Linear Regression

Further Study

The data sets in this module were created by F. J. Anscombe and were first published in the article "Graphs in Statistical Analysis," American Statistician, Vol. 27, pp 17-21 (1973). An alternative data set created by J. M.. Bremmer can be found here.

Mathematical Details. Our treatment of linear regression has been quite limited. In particular, the mathematical details have been omitted. For further information, including a discussion of more esoteric (but important) considerations, such as the standard deviation of the regression, the confidence intervals for the slope and intercept, and the use of a weighted linear regression, consult the following textbook:

Miller, J. C.; Miller, J. N. Statistics for Analytical Chemistry, Ellis Horwood: Chichester

A handout showing the derivation of the equations for a linear regression is available here.

Effect of Outliers. This applet demonstrates how an outlier affects the results of linear regression. The original data consists of a five-point linear model. Click to add a sixth point and observe its effect on the regression line. Try placing the sixth point at various places both near and far from the line, as well at low, middle and high values for X.

Residuals.
As you have seen, it is not a good idea to rely
on the value of R^{2} or R as the sole measure of a model's appropriateness.
An additional tool for evaluating a regression model is to examine a plot
of the residual error in Y as a function of X. If a model is appropriate,
then the residual errors, should be randomly scattered around a value of
zero. To calculate the residual error for each value of X, use your regression
line to calculate the predicted Y; that is

Y_{pred} = slope*X + intercept

Next, calculate the residual errors

RE = (Y_{expt} - Y_{pred})

Finally, plot the residual errors vs. the values of X and examine the plot.
Here are
the three data sets that you worked with in this module. Create residual
plots for each and see if the results agree with your earlier determination
about the validity of fitting a straight-line to the data. For Data Set 2,
try both the straight-line model and a 2^{nd}-order polynomial
model. For Data Set 3, try the straight-line model with and
without the apparent outlier.

•••••

» **Your goal**:
Transcribe the linear regression page word for word, between "The data sets" and "be found here.", inclusive.

» **Dataset entries**:
•••••

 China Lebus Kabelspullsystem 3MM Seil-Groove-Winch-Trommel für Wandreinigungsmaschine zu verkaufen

•••••

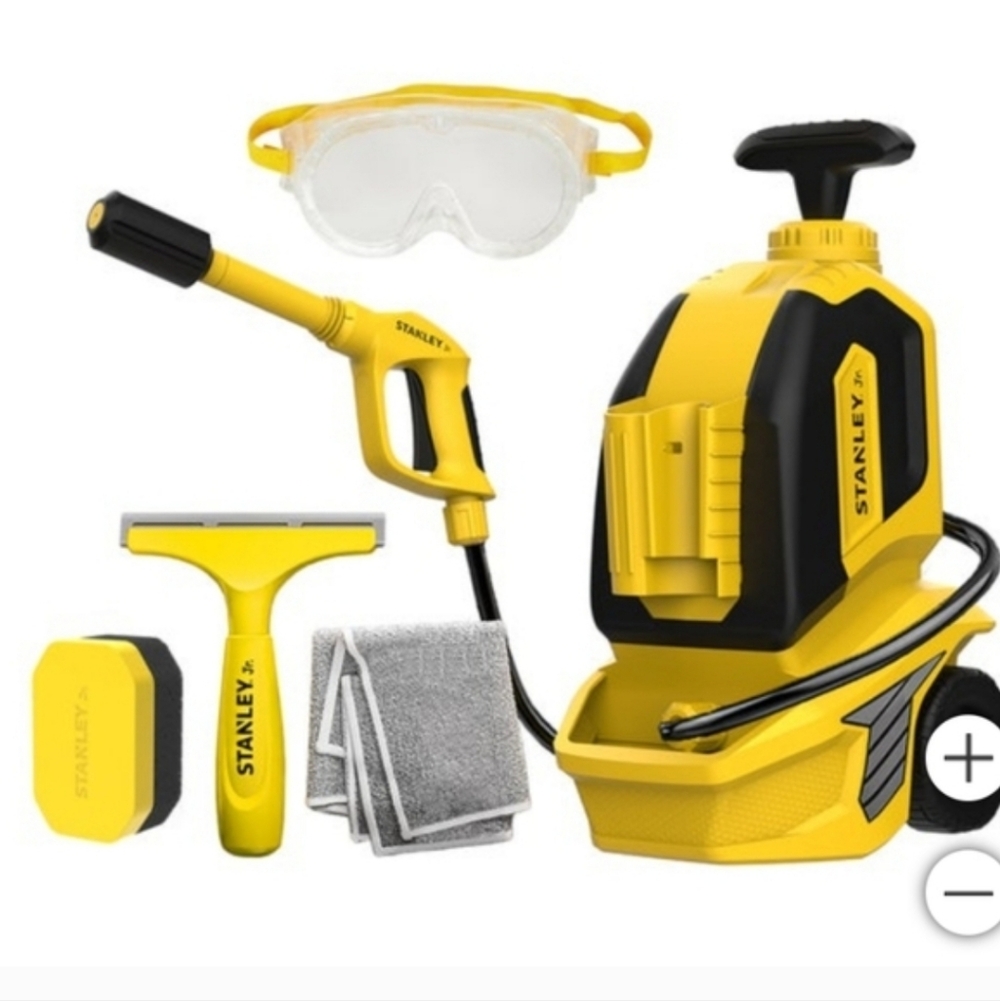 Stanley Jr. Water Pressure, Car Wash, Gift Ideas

•••••

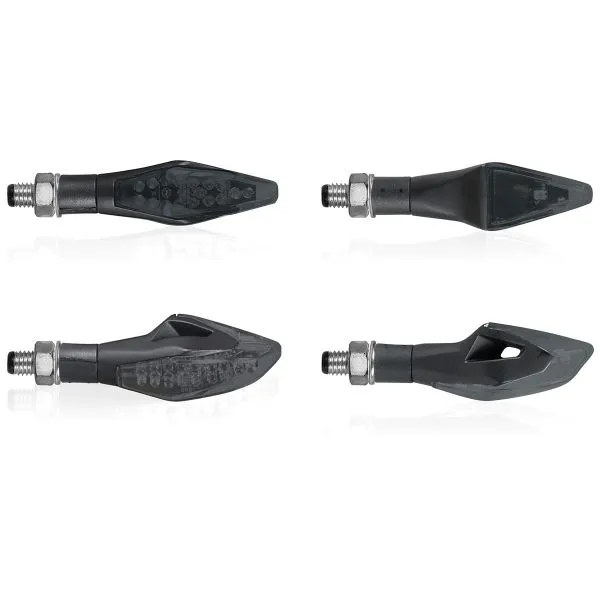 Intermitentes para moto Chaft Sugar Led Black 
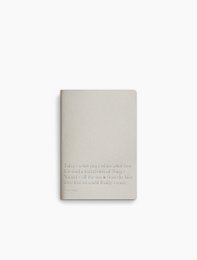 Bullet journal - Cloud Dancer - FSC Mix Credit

•••••

» **Response area**:
The data sets in this module were created by F. J. Anscombe and were first published in the article "Graphs in Statistical Analysis," American Statistician, Vol. 27, pp 17-21 (1973). An alternative data set created by J. M.. Bremmer can be found here.